The manifesto presented real time data and big data as means to solve problems as diverse as agricultural distress and intelligence gathering. But not much has been heard on the statistical front since the elections. Two developments stand out, though. First, India emerged as the fastest growing large economy after the revision of both the base year and the methodology used to estimate national income.

Second, while the BJP accused the UPA government of withholding the publication of the 2011 Census data on religion, the Modi government has also not published the data that was collected almost half a decade ago. It would not be wrong to call this a statistical U-turn of the Modi government.

The electoral enthusiasm for real time data and big data notwithstanding, there are deeper reasons why there are no easy solutions to the unavailability of good quality data for policymaking.

A country’s ability to generate and use information depends both on its administrative and technological capacities as well as the structure of its polity and economy. We will highlight the structural constraints with the help of examples from India’s northern periphery, the northeastern states and Jammu and Kashmir.

India is among the very few developing countries with a relatively robust government statistical machinery. Yet, its peripheral states suffer from data deficit, that is, unavailability of data and/or poor quality of available data. Most national level surveys either do not cover the North-East and Jammu and Kashmir or cover them irregularly. Some of the surveys that cover these regions do not have sufficiently representative samples to generate reliable estimates at the state level.

◆ ◆ ◆ ◆ ◆

### [Set problem]
Revise the excerpt on India's data deficit, giving everything from "Second, while the" down to "the Modi government." with "U-turn" changed to "reversal".

Spatial relation data

◆ ◆ ◆ ◆ ◆

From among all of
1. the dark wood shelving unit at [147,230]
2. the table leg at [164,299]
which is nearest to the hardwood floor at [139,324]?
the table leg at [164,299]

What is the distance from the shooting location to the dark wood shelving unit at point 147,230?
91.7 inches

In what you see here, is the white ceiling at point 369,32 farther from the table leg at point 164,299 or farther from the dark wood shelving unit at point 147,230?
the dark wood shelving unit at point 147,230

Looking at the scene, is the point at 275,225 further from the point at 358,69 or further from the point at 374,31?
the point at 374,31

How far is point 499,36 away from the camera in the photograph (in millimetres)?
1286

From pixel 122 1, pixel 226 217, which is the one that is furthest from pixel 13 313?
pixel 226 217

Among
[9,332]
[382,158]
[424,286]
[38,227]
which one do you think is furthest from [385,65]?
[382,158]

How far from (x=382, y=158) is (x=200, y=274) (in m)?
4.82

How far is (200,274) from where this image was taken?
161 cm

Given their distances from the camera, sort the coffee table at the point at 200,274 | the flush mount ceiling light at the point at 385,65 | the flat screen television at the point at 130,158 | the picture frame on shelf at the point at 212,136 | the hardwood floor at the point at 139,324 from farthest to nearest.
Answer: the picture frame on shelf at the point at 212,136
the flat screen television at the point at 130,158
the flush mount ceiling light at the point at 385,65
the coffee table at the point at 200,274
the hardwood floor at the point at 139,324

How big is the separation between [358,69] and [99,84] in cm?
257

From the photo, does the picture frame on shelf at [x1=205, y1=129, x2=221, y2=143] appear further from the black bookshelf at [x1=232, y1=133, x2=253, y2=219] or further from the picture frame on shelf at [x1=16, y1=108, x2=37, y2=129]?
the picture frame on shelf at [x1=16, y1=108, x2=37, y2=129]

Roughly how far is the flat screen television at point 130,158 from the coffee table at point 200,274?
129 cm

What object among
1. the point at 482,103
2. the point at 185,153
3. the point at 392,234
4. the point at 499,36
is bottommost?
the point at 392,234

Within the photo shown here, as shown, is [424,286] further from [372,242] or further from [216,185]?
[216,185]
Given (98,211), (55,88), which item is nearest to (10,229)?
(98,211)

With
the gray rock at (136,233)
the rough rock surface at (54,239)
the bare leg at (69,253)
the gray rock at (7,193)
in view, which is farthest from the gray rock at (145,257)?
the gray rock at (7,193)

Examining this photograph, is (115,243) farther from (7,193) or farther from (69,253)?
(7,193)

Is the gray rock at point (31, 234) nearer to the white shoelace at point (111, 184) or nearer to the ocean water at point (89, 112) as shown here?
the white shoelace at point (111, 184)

◆ ◆ ◆ ◆ ◆

### [The answer]
Second, while the BJP accused the UPA government of withholding the publication of the 2011 Census data on religion, the Modi government has also not published the data that was collected almost half a decade ago. It would not be wrong to call this a statistical reversal of the Modi government.